I know that it is unfashionable to feel sorry for Liberal Democrat MPs. Nevertheless there are times when, contemplating their unhappy lot, it seems appropriate to feel the odd pang of pity.
The latest polling from Lord Ashcroft furnishes one of these rare moments. He asked punters who they would like to see form the next government. As you would expect 77 percent of Tory supporters want a Conservative government while 14 percent actually rather like being in coalition with the Lib Dems and would be quite happy to see that arrangement continue. The picture is much the same amongst Labour voters. 80 percent say they want Labour to govern alone and 12 percent think a Labour-Lib Dem alliance would be better for Britain.
But what of the remaining Lib Dem voters? Only 70 percent of them favour being in power after the next election. 28 percent thirst for a renewal of vows with the Tories and 42 percent want to ditch the Conservatives and hope into bed with Labour.
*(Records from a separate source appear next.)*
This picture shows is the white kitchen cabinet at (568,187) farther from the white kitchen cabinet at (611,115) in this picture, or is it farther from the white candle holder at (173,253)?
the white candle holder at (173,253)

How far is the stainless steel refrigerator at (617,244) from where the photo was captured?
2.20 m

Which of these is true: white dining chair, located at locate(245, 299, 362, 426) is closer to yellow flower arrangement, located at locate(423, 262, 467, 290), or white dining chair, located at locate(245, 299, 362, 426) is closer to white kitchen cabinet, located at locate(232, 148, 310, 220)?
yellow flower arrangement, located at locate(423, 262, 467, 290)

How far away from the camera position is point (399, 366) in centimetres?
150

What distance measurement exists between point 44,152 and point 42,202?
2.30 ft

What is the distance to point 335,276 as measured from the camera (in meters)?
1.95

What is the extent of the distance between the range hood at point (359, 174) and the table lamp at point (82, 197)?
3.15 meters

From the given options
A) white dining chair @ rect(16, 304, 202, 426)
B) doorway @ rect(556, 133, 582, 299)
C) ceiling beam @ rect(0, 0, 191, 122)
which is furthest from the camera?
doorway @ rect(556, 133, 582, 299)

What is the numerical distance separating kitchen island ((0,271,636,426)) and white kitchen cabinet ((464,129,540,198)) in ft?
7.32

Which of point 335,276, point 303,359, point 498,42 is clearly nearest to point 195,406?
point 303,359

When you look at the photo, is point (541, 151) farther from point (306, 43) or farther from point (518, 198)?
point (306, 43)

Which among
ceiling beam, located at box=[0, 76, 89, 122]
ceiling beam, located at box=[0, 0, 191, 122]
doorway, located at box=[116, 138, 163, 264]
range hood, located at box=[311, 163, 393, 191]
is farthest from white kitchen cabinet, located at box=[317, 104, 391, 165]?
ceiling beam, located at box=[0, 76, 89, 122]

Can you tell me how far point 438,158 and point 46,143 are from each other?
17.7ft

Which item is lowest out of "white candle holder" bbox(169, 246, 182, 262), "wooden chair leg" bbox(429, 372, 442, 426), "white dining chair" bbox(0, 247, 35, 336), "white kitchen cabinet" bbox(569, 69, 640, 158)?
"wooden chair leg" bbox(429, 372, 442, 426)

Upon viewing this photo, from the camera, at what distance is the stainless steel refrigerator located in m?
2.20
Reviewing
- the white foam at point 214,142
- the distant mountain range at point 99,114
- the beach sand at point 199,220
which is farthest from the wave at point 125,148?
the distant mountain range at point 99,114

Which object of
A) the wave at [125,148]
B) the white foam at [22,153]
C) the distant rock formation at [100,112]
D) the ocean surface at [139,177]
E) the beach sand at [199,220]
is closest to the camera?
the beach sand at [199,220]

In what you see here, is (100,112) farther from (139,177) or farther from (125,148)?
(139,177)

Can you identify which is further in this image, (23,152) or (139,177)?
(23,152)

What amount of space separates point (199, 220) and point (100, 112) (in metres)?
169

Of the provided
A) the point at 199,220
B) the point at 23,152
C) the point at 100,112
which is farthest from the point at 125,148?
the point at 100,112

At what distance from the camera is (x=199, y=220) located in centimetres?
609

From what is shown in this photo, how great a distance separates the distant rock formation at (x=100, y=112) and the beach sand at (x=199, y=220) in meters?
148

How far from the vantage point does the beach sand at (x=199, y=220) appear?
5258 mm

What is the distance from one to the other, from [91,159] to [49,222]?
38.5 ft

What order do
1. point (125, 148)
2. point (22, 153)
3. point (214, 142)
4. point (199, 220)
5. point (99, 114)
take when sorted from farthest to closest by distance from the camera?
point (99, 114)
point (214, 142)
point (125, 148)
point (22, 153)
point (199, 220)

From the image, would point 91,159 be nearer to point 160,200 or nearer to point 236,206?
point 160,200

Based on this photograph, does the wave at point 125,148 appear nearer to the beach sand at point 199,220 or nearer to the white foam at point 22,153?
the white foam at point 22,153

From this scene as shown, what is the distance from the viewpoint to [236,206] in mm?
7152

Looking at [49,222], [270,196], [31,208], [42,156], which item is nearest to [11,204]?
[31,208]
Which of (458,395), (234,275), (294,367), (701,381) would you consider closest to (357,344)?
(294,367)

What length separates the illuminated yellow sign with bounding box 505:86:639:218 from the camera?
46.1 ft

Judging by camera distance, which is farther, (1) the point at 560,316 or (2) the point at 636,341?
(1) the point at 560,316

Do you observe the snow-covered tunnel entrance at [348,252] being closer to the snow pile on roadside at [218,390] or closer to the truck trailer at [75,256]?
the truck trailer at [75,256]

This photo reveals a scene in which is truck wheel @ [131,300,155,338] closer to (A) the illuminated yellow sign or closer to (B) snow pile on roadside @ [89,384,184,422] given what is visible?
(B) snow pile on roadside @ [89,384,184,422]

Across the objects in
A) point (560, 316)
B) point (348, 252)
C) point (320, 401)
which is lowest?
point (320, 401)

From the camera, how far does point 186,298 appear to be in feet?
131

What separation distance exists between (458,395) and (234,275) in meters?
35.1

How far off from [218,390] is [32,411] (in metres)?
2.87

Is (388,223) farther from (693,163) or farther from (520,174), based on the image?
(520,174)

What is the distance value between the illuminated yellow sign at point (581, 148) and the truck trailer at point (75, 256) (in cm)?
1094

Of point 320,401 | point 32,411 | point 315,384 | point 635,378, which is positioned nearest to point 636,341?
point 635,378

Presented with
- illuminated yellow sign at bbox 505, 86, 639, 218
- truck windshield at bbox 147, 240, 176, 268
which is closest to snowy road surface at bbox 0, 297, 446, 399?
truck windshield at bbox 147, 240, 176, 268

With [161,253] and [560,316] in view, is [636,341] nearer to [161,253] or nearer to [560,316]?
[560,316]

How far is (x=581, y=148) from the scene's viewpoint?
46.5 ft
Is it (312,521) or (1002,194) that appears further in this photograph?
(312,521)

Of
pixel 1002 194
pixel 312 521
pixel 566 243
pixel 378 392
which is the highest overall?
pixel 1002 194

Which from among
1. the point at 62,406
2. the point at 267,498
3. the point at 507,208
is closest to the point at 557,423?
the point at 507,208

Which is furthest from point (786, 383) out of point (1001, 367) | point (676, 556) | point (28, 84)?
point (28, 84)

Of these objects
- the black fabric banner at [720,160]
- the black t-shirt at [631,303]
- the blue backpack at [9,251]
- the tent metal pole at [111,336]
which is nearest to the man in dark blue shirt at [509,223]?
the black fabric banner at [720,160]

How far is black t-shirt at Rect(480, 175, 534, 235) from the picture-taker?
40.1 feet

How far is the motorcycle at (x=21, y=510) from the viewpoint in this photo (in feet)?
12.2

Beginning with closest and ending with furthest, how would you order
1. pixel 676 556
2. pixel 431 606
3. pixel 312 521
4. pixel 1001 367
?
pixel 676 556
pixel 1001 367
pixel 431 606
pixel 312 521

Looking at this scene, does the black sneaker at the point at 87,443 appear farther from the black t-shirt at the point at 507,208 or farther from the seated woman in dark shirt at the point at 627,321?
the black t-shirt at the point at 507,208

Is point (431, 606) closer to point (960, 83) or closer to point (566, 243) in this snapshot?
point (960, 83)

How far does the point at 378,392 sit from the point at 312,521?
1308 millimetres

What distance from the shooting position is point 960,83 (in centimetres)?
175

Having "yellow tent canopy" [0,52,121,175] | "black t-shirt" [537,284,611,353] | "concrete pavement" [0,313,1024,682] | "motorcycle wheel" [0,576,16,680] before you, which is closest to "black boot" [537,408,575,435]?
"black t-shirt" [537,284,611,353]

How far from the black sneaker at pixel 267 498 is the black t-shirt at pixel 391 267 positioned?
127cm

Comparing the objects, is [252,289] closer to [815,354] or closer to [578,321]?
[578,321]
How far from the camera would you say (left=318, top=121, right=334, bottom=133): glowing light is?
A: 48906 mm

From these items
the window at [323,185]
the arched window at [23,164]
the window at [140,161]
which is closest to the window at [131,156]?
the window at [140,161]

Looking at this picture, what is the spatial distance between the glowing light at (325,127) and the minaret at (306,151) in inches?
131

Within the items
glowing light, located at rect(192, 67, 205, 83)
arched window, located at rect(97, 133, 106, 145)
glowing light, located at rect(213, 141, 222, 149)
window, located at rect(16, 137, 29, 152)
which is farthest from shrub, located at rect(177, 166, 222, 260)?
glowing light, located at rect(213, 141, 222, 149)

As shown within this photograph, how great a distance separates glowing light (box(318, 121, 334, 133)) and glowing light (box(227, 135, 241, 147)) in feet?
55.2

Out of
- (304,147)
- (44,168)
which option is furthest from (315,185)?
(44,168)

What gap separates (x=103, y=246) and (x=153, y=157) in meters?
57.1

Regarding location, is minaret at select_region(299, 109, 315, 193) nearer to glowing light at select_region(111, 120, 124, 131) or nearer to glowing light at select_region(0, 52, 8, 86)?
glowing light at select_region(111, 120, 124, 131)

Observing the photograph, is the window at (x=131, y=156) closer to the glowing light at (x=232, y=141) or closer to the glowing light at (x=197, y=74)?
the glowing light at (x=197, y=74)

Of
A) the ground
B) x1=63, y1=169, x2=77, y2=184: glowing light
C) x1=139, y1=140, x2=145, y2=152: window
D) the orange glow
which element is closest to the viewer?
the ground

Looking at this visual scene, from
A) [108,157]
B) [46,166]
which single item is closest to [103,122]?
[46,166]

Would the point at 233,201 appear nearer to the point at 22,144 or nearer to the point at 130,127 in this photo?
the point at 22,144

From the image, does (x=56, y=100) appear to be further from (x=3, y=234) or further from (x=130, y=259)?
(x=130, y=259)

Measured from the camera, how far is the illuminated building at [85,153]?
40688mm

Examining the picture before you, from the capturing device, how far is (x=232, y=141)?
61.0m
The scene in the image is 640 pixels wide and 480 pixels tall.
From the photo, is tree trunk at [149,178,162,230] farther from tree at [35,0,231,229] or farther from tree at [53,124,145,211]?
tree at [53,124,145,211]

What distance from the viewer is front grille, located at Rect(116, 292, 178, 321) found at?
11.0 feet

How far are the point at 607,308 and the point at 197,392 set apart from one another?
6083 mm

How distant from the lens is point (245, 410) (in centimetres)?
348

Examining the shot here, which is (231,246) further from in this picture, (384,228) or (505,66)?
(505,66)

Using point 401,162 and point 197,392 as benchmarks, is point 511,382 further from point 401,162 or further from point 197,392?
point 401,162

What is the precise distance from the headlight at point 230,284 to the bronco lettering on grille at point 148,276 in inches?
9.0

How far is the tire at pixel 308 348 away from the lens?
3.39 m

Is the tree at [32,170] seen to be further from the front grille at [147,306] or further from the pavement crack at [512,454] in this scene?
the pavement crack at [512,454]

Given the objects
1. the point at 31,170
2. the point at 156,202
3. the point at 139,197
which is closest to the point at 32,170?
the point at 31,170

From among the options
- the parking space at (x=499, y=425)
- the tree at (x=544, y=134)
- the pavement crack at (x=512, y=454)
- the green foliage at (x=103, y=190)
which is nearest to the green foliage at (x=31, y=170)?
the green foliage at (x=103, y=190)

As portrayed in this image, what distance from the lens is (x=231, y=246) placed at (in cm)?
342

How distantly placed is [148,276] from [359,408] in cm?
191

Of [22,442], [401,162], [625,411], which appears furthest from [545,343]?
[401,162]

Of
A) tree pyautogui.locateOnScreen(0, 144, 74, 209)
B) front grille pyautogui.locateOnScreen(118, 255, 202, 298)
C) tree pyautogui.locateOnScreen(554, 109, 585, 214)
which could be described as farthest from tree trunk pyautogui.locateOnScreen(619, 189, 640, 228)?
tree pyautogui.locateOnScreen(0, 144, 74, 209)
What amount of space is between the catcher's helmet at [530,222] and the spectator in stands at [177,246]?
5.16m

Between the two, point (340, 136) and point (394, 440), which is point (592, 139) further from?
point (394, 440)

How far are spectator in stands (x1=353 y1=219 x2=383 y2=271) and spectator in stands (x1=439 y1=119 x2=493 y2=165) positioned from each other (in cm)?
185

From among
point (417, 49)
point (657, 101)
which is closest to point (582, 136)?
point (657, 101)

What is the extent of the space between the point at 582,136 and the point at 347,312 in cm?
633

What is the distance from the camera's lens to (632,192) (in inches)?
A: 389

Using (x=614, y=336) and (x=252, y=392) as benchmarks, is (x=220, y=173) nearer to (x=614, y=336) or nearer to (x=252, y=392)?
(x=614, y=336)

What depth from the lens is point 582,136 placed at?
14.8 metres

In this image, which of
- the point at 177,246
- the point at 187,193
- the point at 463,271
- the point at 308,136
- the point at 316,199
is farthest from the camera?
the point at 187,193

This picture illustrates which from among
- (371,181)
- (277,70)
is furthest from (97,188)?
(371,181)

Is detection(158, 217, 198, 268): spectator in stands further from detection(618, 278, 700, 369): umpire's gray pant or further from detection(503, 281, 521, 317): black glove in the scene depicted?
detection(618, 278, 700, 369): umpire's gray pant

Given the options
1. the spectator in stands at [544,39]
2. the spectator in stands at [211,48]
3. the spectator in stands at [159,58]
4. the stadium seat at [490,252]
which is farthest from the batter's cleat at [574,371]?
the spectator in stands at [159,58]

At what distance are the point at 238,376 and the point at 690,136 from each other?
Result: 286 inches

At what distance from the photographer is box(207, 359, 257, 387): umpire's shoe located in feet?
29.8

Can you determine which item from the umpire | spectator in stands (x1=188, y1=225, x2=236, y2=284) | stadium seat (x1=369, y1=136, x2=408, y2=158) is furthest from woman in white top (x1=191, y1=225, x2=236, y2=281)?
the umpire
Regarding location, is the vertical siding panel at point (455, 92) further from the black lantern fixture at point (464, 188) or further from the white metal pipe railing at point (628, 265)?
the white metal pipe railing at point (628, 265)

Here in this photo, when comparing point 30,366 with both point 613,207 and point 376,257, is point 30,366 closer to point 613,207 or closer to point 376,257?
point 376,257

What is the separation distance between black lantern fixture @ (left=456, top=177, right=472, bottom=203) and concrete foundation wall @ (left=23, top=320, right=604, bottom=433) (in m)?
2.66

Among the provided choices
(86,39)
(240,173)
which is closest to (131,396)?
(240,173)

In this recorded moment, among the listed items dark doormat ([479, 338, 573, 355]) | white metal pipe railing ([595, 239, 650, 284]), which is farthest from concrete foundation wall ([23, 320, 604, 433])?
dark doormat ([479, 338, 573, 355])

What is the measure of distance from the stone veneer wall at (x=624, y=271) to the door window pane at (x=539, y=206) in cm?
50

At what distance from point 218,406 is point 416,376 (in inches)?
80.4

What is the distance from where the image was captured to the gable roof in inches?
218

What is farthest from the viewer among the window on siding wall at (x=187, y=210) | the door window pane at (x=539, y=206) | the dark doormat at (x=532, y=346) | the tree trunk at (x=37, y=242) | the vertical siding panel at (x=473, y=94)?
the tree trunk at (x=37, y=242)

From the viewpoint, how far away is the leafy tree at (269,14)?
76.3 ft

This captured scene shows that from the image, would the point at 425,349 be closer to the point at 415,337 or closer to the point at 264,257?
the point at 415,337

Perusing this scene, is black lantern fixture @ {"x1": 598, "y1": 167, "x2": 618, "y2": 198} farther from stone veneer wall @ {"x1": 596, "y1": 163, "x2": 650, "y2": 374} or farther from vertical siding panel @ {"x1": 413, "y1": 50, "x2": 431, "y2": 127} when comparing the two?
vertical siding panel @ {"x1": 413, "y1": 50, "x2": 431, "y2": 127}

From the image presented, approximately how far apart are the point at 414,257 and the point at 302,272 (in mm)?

Which leaves 30 percent of Lib Dem voters hoping that the party does not return to government. Granted, seven percent of them have no idea what they think but 17 percent hope Labour form the next government and six percent want Mr Cameron to remain in Downing Street.
What is the point of a political party that’s neither interested in winning power nor, I suspect, in winning arguments? A party that preens and congratulates itself for being ‘above’ mere grubby politics but that actually is really just about a polite form of copping-out and quitting the game.
What serious politician would want to lead such a self-indulgent rabble? So while it is all very well and good and all very good and entertaining and sometimes even necessary to pour scorn on Nick Clegg and his colleagues we might pause, just occasionally, to pity them and remember that, by gosh, they just might be better than the people and party they lead.
Because, really, what is to be done with a party in which one in four of its supporters actively hope someone else wins the next election?